### Text
As a parent, you may sometimes notice a lump or bump on your child’s
head, neck or face. And, you may worry about the cause and whether you
should seek medical attention. The good news is most of these masses are
not serious. However, it’s smart to check with your child’s
doctor if you have a concern or question.
February is Kids ENT (ear, nose and throat) Health Month. If you are a
parent or have children in your family, take time to read this last in
a four-part series on children’s ENT problems. The information is
intended to help parents and families keep kids as healthy as possible
and know what to do when illness strikes.
Usually a lymph node
“It is pretty common to find a lump on a child’s head or neck,
and it’s usually an enlarged lymph node,” said Dale Tylor
MD, MPH, a pediatric ear, nose and throat specialist with Washington Township
Medical Foundation. “These most often related to a cold or other
nearby infection and will resolve on their own without antibiotics.”
Lymph nodes are not glands, Dr. Tylor pointed out. They are part of the
lymphatic system, which is an important aspect of the body’s immune
system. The lymphatic system includes about 100 lymph nodes on either
side of the neck.

### What the exercise asks
According to the text on lumps in children's heads and necks, why is a lump found on a child's head or neck usually not a serious concern? The items here have no connection to the text above.

### Entries shown

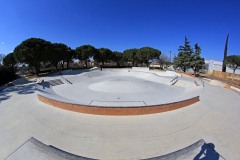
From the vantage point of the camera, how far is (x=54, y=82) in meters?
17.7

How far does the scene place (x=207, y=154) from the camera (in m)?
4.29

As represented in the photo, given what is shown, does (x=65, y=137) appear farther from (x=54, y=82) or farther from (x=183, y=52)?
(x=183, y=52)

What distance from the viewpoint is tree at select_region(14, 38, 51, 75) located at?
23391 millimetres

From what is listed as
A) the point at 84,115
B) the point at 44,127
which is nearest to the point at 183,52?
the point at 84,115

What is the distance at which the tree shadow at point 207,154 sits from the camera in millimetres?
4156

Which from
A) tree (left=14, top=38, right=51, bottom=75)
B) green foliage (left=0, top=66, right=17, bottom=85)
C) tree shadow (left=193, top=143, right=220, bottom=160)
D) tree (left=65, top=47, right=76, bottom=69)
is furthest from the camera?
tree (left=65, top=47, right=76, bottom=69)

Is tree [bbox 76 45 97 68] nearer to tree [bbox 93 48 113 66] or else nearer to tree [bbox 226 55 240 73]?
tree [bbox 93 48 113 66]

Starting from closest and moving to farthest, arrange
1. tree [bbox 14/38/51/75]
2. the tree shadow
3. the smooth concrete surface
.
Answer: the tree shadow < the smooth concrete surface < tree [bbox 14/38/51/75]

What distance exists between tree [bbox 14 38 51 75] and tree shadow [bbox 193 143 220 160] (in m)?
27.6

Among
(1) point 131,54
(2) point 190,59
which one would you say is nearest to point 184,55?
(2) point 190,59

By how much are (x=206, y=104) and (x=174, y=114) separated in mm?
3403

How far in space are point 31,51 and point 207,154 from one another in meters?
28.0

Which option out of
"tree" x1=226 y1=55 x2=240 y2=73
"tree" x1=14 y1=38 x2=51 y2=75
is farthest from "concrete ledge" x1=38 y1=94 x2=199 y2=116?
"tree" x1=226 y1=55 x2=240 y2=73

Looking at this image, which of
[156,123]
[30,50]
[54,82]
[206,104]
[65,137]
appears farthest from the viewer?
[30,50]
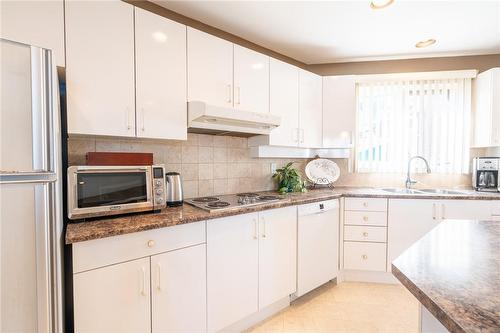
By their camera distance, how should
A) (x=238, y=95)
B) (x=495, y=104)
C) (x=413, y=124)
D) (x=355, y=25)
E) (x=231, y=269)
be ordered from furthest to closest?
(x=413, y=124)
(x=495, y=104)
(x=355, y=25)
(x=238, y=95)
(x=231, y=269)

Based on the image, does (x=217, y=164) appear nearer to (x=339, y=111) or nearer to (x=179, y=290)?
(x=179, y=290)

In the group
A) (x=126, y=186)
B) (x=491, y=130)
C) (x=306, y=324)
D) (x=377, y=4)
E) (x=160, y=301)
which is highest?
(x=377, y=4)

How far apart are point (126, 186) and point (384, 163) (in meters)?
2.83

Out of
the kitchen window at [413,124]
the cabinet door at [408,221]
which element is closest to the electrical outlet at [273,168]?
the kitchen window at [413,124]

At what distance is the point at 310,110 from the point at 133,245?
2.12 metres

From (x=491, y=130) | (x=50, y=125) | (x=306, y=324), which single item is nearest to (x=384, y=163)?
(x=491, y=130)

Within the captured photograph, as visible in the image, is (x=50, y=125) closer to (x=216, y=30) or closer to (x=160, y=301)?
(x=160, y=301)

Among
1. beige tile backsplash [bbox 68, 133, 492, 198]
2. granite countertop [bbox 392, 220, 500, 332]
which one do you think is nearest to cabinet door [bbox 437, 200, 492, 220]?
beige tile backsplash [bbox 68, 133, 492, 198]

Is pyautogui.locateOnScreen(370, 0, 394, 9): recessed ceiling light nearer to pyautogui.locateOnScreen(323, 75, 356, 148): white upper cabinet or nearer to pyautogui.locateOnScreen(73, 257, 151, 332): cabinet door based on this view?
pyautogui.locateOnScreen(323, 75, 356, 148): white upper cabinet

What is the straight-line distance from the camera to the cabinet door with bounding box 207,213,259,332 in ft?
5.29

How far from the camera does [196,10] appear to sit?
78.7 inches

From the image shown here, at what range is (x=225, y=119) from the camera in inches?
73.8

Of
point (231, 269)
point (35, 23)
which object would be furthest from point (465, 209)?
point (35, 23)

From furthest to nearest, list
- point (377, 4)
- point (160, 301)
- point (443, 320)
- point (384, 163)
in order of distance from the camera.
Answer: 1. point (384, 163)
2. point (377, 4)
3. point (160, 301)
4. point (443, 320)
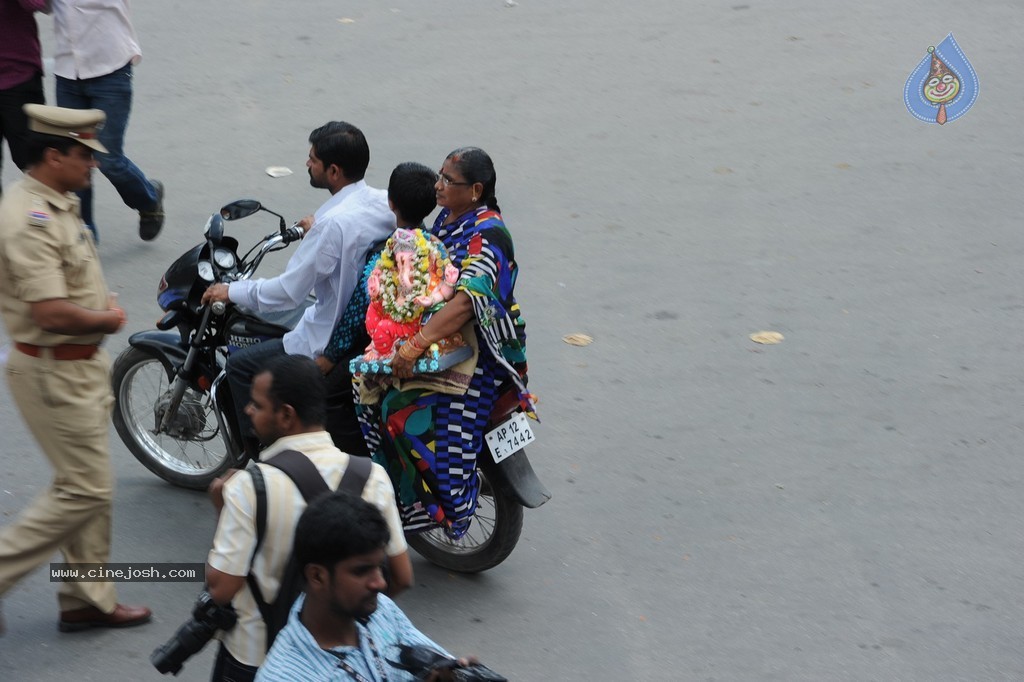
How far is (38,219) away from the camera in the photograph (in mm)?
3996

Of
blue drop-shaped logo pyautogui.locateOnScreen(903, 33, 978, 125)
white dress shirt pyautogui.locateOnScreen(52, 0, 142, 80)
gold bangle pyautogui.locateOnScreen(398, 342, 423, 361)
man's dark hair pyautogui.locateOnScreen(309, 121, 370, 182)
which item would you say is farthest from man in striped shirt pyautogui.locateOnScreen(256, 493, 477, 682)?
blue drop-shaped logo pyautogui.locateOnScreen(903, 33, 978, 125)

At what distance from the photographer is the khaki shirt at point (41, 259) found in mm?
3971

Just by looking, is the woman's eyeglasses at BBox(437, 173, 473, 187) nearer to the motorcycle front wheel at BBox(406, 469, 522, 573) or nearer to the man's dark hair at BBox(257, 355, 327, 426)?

### Result of this task
Such a lump is usually an enlarged lymph node, most often related to a cold or another nearby infection. These lumps go away on their own without antibiotics.